Supplied information:
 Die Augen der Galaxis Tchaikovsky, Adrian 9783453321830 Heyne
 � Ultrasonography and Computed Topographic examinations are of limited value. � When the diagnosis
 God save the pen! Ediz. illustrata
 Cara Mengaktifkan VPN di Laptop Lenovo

What you have to do:
Repeat the listing exactly, keeping every word in place.

Output of the exercise:
 Die Augen der Galaxis Tchaikovsky, Adrian 9783453321830 Heyne
 � Ultrasonography and Computed Topographic examinations are of limited value. � When the diagnosis
 God save the pen! Ediz. illustrata
 Cara Mengaktifkan VPN di Laptop Lenovo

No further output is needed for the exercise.